Herrera remembers the district cutting resources, expanding class sizes by combining smaller classes and cutting positions as the program expanded.

Students from all 23 campuses used vouchers, according to Aurelio Montemayor, an educational specialist for IDRA, which opposes voucher programs.

“What was happening at Edgewood was very painful,” Montemayor said. “You had larger classes and they couldn’t shut down a school or hire more teachers. It was very difficult.”

Havel, who now works as a desktop publishing consultant, said in the video that while districts were losing money, they also weren’t having to teach as many students.

“They don’t have the expense of that child,” she said. 

During the program’s run, the Edgewood area experienced growth in both residential and business areas. 

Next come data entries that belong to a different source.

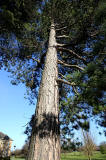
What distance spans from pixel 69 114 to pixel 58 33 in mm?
3638

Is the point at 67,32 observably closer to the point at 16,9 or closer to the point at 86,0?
the point at 86,0

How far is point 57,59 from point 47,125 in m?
2.31

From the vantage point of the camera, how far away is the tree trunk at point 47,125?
222 cm

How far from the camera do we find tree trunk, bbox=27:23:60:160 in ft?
7.29

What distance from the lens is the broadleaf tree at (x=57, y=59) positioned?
236 cm

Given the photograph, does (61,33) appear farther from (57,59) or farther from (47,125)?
(47,125)

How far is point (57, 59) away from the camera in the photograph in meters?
4.16

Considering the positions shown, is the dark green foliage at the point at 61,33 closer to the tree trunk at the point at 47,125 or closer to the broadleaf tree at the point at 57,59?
the broadleaf tree at the point at 57,59

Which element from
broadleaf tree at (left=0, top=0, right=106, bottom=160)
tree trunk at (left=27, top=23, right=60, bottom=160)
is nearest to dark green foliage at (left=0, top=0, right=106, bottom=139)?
broadleaf tree at (left=0, top=0, right=106, bottom=160)

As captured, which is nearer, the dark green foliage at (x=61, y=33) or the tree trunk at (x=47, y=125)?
the tree trunk at (x=47, y=125)

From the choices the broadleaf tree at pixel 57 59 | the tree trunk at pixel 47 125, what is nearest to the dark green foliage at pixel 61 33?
the broadleaf tree at pixel 57 59

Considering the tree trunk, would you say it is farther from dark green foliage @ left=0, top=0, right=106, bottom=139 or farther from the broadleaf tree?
dark green foliage @ left=0, top=0, right=106, bottom=139

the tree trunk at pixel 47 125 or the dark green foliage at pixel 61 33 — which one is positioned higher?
the dark green foliage at pixel 61 33

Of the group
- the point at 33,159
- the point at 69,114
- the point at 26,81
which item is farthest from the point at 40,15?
the point at 33,159
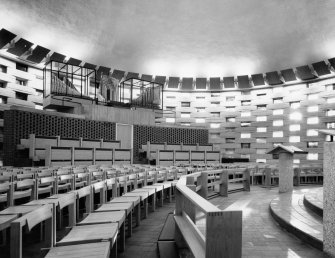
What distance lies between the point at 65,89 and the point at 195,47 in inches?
264

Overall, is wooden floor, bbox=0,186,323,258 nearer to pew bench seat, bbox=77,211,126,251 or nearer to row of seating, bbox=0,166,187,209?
pew bench seat, bbox=77,211,126,251

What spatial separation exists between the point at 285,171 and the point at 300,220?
3193 mm

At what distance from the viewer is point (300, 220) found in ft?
11.7

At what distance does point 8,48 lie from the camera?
12789 mm

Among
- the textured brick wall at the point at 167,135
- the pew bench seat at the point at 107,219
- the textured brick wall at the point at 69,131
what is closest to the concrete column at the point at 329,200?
the pew bench seat at the point at 107,219

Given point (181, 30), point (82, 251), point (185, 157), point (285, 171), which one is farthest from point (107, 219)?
point (181, 30)

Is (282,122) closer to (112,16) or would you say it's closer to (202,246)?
(112,16)

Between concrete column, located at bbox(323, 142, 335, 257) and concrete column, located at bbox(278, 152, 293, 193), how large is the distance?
4.19m

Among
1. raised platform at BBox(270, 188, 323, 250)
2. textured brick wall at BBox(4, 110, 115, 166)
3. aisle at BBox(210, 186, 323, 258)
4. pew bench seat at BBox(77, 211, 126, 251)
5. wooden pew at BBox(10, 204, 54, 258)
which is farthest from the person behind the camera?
textured brick wall at BBox(4, 110, 115, 166)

According to the 2009 analysis, the property value per student increased by 142% from 1998 to 2008, which was better than similar control districts over the same time period.

Due to the loss of state per pupil funding, EISD revenue growth and revenue per pupil growth were slightly below those of the control districts. EISD’s net growth in graduation rates from 1998 to 2007 was 13.9%. Only one control district saw an increase in graduation rates between 1998 and 2007. 

Academic fears unfounded

Despite the financial losses, the academic collapse feared at the outset of the program never materialized. 

In fact, academic scores increased in the first years of the program, something Leininger held up as proof of the value of voucher programs during testimony before a Senate committee in 2015. 

“It is very clear that the only thing that caused them to bring up their standards was the competition,” he said. “We took 10% of their students and they didn’t want to lose any more students and they worked hard to improve their schools.”

Leininger could not be reached for comment, and the Texas Public Policy Foundation, the conservative think tank he founded, did not return requests for comment.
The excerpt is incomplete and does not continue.